Sì quel quadrato di terra dava soddisfazioni! Le colture erano abbondanti e saporite. I bambini, ma anche i grandi, attendevano impazienti i frutti. I “zipangùli”, le angurie piantate e cresciute lì erano di un verde scuro intenso e la polpa era rossa fuoco densa e dal sapore indescrivibile. E poi, cetrioli, pomodori, zucchine tutti prodotti dalle qualità organolettiche alte degne dell'etichetta d'eccellenza cercata invano oggi sugli scaffali dei supermercati.
No. non è il racconto romantico tracciato sulla falsariga dei ricordi. È una realtà che vive nella memoria pulsante del tempo che fu.
E poi un maledetto giorno la vita prese una piega diversa.
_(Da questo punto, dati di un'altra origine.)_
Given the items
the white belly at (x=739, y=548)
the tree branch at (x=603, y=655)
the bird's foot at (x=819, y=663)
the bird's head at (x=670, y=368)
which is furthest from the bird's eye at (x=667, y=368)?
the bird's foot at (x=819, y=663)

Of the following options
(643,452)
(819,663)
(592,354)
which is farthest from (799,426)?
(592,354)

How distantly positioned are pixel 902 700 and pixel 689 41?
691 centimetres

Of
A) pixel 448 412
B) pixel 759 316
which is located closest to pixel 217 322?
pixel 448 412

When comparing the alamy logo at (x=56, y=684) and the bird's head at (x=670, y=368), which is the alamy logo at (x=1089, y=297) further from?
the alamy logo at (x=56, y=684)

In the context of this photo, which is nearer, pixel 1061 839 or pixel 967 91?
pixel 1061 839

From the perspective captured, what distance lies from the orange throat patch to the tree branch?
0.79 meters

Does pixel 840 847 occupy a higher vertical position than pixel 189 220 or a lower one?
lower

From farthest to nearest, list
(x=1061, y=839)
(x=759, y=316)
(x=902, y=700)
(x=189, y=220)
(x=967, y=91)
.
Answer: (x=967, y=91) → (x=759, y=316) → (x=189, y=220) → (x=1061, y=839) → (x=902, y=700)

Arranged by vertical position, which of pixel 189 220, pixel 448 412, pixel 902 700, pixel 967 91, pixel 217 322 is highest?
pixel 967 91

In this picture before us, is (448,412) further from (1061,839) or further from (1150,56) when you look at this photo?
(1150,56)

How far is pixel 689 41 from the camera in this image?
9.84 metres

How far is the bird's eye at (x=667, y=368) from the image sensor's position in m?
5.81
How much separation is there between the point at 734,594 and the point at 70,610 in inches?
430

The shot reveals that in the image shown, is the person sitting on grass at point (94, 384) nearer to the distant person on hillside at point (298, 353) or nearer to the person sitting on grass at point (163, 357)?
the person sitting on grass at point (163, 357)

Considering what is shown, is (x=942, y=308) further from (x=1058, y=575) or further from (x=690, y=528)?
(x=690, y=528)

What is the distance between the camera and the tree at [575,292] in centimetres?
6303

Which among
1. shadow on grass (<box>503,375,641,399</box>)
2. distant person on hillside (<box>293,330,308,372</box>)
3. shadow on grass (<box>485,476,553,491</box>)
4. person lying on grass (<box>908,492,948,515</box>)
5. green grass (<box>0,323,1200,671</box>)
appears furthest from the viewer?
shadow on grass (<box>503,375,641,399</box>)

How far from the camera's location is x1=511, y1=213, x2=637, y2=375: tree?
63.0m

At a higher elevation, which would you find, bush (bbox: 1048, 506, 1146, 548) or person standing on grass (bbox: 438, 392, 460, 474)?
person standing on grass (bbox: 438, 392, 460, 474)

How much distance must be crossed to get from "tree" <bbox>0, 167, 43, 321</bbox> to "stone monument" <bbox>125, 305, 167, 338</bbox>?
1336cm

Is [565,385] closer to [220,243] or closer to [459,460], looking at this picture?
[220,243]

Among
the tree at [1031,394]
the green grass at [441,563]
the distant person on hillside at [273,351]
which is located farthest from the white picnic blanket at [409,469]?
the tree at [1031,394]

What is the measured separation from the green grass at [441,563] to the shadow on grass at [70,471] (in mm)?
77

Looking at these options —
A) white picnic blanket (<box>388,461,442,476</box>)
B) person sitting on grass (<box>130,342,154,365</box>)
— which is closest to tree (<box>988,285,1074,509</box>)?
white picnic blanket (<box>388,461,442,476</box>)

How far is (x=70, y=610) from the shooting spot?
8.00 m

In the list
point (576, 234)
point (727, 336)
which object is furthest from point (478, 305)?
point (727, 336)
Amara!
Il campo devastato dall'irruenza della mandria priva di guida (il pastore si era assopito sotto un albero? O forse no... a quei tempi i dispetti erano dettati dall'invidia e dalle misere antipatie.) scatenò l'ira. Scoppiò la lite. E il cielo ebbe un altro Angelo.
Seguirono anni difficili. Qualcuno tentò matrimoni d'interesse ma non se ne fece niente. La donna, mamma di sette figli si rimboccò le maniche e prima che la famiglia si disperdesse tra matrimoni e partenze (la prima figlia, in età da marito e fidanzata, con la dote pronta da tempo: casa e corredo aspettavano solo che il padre l'accompagnasse all'altare) volle una foto.
Chiamò tutti e così come si trovavano si misero in posa.
Il fotografo arrivò al casolare di campagna. Piantò il treppiede e scomparve dietro il cappuccio nero. Fermi! Sorridete! Guardate davanti. Non muovetevi... fatto. La lampada del flash emanò fumo e s'increspò.